::: Text segment
URI:CHK:ihrbeov7lbvoduupd4qblysj7a:bg5agsdt62jb34hxvxmdsbza6do64f4fg5anxxod2buttbo6udzq:3:10:28733

Historical note: The name "CHK" is somewhat inaccurate and continues to be used for historical reasons. "Content Hash Key" means that the encryption key is derived by hashing the contents, which gives the useful property that encoding the same file twice will result in the same URI. However, this is an optional step: by passing a different flag to the appropriate API call, Tahoe will generate a random encryption key instead of hashing the file: this gives the useful property that the URI or storage index does not reveal anything about the file's contents (except filesize), which improves privacy. The URI:CHK: prefix really indicates that an immutable file is in use, without saying anything about how the key was derived.

LIT URIs

LITeral files are also an immutable sequence of bytes, but they are so short that the data is stored inside the URI itself. These are used for files of 55 bytes or shorter, which is the point at which the LIT URI is the same length as a CHK URI would be.

LIT URIs do not require an upload or download phase, as their data is stored directly in the URI.

The format of a LIT URI is simply a fixed prefix concatenated with the base32 encoding of the file's data:

URI:LIT:bjuw4y3movsgkidbnrwg26lemf2gcl3xmvrc6kropbuhi3lmbi

The LIT URI for an empty file is "URI:LIT:", and the LIT URI for a 5-byte file that contains the string "hello" is "URI:LIT:nbswy3dp".
::::::
Problem 1
Copy out the entries word for word, beginning at the line that contains "From the camera's vantage" and stopping after the line that contains "Answer: building wall".
::: Source data
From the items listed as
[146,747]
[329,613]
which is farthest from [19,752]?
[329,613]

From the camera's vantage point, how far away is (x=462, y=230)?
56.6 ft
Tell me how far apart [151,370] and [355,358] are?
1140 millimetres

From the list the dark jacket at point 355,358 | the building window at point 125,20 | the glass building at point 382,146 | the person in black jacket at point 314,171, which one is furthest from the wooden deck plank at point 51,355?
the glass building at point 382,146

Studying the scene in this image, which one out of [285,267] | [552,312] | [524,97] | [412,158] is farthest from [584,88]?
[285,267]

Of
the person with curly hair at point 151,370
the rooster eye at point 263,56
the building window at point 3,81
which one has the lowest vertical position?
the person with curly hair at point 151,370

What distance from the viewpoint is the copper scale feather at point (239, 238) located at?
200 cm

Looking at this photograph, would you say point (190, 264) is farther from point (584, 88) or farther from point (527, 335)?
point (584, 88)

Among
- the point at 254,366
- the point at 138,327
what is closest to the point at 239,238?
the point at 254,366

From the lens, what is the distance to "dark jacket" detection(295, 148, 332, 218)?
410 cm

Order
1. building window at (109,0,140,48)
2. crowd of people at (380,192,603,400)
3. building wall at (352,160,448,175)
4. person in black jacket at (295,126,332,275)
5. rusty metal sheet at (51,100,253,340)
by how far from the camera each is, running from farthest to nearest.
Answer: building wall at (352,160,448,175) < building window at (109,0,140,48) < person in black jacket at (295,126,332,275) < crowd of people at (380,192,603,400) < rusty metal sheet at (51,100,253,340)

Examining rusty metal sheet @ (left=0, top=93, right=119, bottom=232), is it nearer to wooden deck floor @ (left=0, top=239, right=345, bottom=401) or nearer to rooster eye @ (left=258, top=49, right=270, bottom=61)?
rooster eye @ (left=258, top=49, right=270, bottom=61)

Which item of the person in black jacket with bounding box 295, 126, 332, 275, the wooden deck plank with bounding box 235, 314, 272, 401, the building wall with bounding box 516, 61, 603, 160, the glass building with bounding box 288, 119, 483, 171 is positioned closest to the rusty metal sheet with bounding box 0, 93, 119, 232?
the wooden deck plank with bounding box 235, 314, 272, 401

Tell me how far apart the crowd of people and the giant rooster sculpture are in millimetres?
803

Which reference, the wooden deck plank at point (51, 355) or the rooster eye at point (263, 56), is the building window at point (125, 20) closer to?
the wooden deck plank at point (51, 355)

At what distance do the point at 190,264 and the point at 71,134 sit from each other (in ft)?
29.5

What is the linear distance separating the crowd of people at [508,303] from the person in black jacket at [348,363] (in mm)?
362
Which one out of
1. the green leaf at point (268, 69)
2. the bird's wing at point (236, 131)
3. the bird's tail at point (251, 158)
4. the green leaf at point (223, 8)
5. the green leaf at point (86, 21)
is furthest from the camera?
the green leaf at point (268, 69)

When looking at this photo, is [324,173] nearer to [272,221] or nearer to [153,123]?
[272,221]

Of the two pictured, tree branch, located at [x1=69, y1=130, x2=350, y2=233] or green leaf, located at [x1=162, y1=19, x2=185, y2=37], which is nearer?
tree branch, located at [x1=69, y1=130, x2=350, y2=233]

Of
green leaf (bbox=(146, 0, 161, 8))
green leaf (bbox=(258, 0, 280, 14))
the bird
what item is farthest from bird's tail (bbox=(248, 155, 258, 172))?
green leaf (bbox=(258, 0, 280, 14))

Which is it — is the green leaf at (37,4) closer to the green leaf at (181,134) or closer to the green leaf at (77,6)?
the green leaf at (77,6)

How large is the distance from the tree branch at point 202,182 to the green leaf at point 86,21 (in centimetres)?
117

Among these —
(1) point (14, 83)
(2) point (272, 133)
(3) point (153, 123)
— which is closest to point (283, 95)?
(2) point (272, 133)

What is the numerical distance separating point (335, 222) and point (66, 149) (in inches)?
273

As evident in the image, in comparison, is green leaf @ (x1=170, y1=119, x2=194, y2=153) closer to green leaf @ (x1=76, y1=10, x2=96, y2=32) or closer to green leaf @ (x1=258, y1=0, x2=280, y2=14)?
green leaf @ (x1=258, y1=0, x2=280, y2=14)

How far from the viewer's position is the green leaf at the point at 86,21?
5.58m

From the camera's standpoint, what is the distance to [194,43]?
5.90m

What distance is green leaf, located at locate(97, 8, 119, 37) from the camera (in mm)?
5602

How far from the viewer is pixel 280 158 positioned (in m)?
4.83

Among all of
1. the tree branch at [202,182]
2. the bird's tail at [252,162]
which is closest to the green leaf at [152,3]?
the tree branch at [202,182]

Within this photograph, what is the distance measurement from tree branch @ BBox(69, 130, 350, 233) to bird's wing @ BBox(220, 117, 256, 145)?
::::::
Problem 2
Pick up the passage on Tahoe file URIs after its last sentence and continue it.

Written reply 1
From the camera's vantage point, how far away is (x=462, y=230)?
56.6 ft
Tell me how far apart [151,370] and [355,358] are?
1140 millimetres

From the list the dark jacket at point 355,358 | the building window at point 125,20 | the glass building at point 382,146 | the person in black jacket at point 314,171, which one is furthest from the wooden deck plank at point 51,355?
the glass building at point 382,146

Studying the scene in this image, which one out of [285,267] | [552,312] | [524,97] | [412,158] is farthest from [584,88]?
[285,267]

Of
the person with curly hair at point 151,370
the rooster eye at point 263,56
the building window at point 3,81
which one has the lowest vertical position?
the person with curly hair at point 151,370

What distance from the viewpoint is the copper scale feather at point (239, 238) located at?
200 cm

Looking at this photograph, would you say point (190, 264) is farther from point (584, 88) or farther from point (527, 335)?
point (584, 88)

Among
- the point at 254,366
- the point at 138,327
what is closest to the point at 239,238?
the point at 254,366

From the lens, what is the distance to "dark jacket" detection(295, 148, 332, 218)?
410 cm

Order
1. building window at (109,0,140,48)
2. crowd of people at (380,192,603,400)
3. building wall at (352,160,448,175)
4. person in black jacket at (295,126,332,275)
5. rusty metal sheet at (51,100,253,340)
by how far from the camera each is, running from farthest to nearest.
Answer: building wall at (352,160,448,175) < building window at (109,0,140,48) < person in black jacket at (295,126,332,275) < crowd of people at (380,192,603,400) < rusty metal sheet at (51,100,253,340)

Written reply 2
Mutable File URIs

The other kind of DHT entry is the "mutable slot", in which the URI names a container to which data can be placed and retrieved without changing the identity of the container.

These slots have write-caps (which allow read/write access), read-caps (which only allow read-access), and verify-caps (which allow a file checker/repairer to confirm that the contents exist, but does not let it decrypt the contents).

Mutable slots use public key technology to provide data integrity, and put a hash of the public key in the URI. As a result, the data validation is limited to confirming that the data retrieved matches some data that was uploaded in the past, but not _which version of that data.

The format of the write-cap for mutable files is:

URI:SSK:(writekey):(fingerprint)

Where (writekey) is the base32 encoding of the 16-byte AES encryption key that is used to encrypt the RSA private key, and (fingerprint) is the base32 encoded 32-byte SHA-256 hash of the RSA public key. For more details about the way these keys are used, please see mutable.rst.

The format for mutable read-caps is:

URI:SSK-RO:(readkey):(fingerprint)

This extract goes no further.